=== KUTIPAN BACAAN ===

Refleksi Kepemimpinan dan Krisis Representasi: Pelajaran dari Edmund Burke untuk Demokrasi Modern4 min read

Bahkan hanya 40 tahun yang lalu, partisipasi pemilu dengan skala yang kita saksikan pada tahun 2024 akan terasa tidak terpikirkan. Lebih dari setengah populasi dunia tinggal di negara-negara yang akan mengadakan (atau sudah mengadakan) pemilu tahun ini.

Namun, tahun pemilu yang besar ini akan berlangsung di tengah kegelisahan mendalam tentang kondisi demokrasi. Jumlah demokrasi menurun, kepercayaan pada demokrasi melemah, dan partisipasi pemilih menunjukkan tren menurun.

Ketertarikan terhadap reformasi politik kuat. Warga telah menunjukkan ketidakpuasan mereka melalui abstain, protes, pemilihan kandidat anti-establishment, dan bahkan kekerasan.

Ketika memikirkan tentang bagaimana mengatasi krisis ini, kita bisa belajar dari pemikir dan teoritikus politik abad ke-18, Edmund Burke (1729-1797) yang menyaksikan krisis representasi serupa tidak lama setelah masuk ke parlemen Inggris.

Pada tahun 1768, anggota parlemen radikal John Wilkes dikeluarkan dari parlemen setelah sebelumnya dinyatakan sebagai penjahat karena memfitnah Raja George III dalam sebuah karya jurnalistik. Parlemen kemudian berulang kali menolak untuk menempatkannya kembali ketika ia memenangkan pemilu beberapa kali, dan akhirnya memberikan kursi kepada lawannya yang kalah. Ketika pasukan menembaki kerumunan pendukung Wilkes, menewaskan beberapa orang, kerusuhan melanda London selama beberapa hari.

Burke merasa, alasan parlemen menolak mengakui Wilkes, kurang berkaitan dengan kekasarannya, demagogi atau fitnahnya (hari ini dia akan dianggap sebagai populis) dan lebih berkaitan dengan oposisinya terhadap Raja George yang Wilkes suarakan. Mengingat banyak anggota parlemen yang pensiunannya bergantung pada raja, mereka ingin menghindari menyinggungnya dengan menempatkan salah satu musuhnya, meskipun ini memicu kemarahan populer.

Ketika Wilkes menjadi titik fokus kampanye besar yang menuntut reformasi politik, anggota parlemen mengutuk para pengunjuk rasa sebagai tidak teratur (seperti anggota parlemen hari ini telah mencoba membatasi protes demi ketertiban umum). Simpati populer terhadap Wilkes bahkan menyebar ke Amerika, di mana keluhan kolonis tentang kurangnya representasi mereka sendiri telah menyebabkan kekerasan dan akhirnya meletus menjadi perang kemerdekaan penuh.

===

:: TUGAS 1 ::
Salin kembali tanpa perubahan baris-baris catatan mulai dari baris yang memuat "How great is" hingga akhir catatan, termasuk kedua baris ujungnya.
Teks dan catatan ini tidak berhubungan satu sama lain.

=== BARIS CATATAN ===

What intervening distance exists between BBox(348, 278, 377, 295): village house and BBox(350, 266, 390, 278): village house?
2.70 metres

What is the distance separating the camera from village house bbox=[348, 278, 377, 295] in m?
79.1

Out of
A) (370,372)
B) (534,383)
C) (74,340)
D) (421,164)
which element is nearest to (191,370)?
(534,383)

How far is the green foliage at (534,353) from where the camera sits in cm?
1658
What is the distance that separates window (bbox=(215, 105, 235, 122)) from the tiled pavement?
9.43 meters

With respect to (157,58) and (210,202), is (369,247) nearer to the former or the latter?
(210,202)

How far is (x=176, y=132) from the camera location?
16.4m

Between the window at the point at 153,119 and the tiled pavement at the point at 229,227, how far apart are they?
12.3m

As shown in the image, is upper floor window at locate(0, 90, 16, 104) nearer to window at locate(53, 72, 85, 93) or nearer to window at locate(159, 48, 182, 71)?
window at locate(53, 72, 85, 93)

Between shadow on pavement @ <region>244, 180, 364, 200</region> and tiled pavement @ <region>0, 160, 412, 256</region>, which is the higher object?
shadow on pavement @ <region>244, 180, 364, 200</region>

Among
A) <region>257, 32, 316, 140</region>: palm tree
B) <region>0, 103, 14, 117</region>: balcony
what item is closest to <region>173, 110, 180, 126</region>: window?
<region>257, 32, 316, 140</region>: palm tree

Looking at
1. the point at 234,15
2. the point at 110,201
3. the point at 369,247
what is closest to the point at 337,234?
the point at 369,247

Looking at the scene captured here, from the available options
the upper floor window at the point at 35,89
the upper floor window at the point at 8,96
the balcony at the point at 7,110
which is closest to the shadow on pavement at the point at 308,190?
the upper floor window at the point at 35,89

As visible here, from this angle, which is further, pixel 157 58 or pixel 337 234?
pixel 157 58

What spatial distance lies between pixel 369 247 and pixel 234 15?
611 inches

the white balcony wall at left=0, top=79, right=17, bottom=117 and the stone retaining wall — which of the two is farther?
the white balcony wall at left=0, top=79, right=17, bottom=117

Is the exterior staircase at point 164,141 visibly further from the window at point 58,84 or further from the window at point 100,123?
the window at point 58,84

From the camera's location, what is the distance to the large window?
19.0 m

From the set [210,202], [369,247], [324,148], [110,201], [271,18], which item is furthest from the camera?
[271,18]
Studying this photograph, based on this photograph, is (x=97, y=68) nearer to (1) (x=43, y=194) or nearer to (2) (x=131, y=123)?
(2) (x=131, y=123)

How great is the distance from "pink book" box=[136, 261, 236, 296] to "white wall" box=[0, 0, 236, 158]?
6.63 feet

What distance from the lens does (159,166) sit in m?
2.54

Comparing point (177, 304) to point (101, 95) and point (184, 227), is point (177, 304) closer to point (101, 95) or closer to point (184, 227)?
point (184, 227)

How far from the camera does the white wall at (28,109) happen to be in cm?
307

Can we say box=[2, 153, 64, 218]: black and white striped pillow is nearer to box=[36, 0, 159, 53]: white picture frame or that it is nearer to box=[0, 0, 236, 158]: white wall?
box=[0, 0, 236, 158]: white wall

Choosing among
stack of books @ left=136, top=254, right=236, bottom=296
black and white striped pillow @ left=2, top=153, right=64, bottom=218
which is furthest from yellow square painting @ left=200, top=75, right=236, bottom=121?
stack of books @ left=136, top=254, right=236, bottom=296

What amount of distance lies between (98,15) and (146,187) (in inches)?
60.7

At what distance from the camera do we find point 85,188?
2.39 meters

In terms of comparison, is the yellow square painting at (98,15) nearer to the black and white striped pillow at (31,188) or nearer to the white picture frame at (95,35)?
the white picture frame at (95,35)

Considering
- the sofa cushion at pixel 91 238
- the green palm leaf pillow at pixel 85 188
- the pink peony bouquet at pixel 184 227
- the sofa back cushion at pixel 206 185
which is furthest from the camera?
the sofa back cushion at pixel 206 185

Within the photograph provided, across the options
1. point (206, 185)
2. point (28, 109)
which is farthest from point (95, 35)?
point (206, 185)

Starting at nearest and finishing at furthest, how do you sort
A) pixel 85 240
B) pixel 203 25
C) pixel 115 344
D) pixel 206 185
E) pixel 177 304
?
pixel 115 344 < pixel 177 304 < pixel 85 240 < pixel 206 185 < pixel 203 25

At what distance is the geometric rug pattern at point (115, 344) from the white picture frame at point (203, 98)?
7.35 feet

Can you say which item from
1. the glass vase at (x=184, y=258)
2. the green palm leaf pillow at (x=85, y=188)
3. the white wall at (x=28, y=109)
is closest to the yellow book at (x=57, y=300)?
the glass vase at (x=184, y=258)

===

:: TUGAS 2 ::
Terjemahkan kalimat dari teks tentang Edmund Burke ini ke dalam bahasa Inggris: "Jumlah demokrasi menurun, kepercayaan pada demokrasi melemah, dan partisipasi pemilih menunjukkan tren menurun."

:: JAWABAN LENGKAP 1 ::
How great is the distance from "pink book" box=[136, 261, 236, 296] to "white wall" box=[0, 0, 236, 158]?
6.63 feet

What distance from the lens does (159,166) sit in m?
2.54

Comparing point (177, 304) to point (101, 95) and point (184, 227), is point (177, 304) closer to point (101, 95) or closer to point (184, 227)?
point (184, 227)

How far from the camera does the white wall at (28,109) happen to be in cm?
307

Can we say box=[2, 153, 64, 218]: black and white striped pillow is nearer to box=[36, 0, 159, 53]: white picture frame or that it is nearer to box=[0, 0, 236, 158]: white wall?
box=[0, 0, 236, 158]: white wall

Choosing among
stack of books @ left=136, top=254, right=236, bottom=296
black and white striped pillow @ left=2, top=153, right=64, bottom=218
which is furthest from yellow square painting @ left=200, top=75, right=236, bottom=121?
stack of books @ left=136, top=254, right=236, bottom=296

What amount of distance lies between (98,15) and (146,187) (in inches)?
60.7

At what distance from the camera do we find point 85,188?
2.39 meters

In terms of comparison, is the yellow square painting at (98,15) nearer to the black and white striped pillow at (31,188) or nearer to the white picture frame at (95,35)?
the white picture frame at (95,35)

Considering
- the sofa cushion at pixel 91 238
- the green palm leaf pillow at pixel 85 188
- the pink peony bouquet at pixel 184 227
- the sofa back cushion at pixel 206 185
which is furthest from the camera?
the sofa back cushion at pixel 206 185

Within the photograph provided, across the options
1. point (206, 185)
2. point (28, 109)
which is farthest from point (95, 35)?
point (206, 185)

Starting at nearest and finishing at furthest, how do you sort
A) pixel 85 240
B) pixel 203 25
C) pixel 115 344
D) pixel 206 185
E) pixel 177 304
?
pixel 115 344 < pixel 177 304 < pixel 85 240 < pixel 206 185 < pixel 203 25

At what distance is the geometric rug pattern at point (115, 344) from the white picture frame at point (203, 98)?
7.35 feet

Can you say which item from
1. the glass vase at (x=184, y=258)
2. the green palm leaf pillow at (x=85, y=188)
3. the white wall at (x=28, y=109)
is closest to the yellow book at (x=57, y=300)?
the glass vase at (x=184, y=258)

:: JAWABAN LENGKAP 2 ::
The number of democracies is declining, trust in democracy is weakening, and voter turnout is showing a downward trend.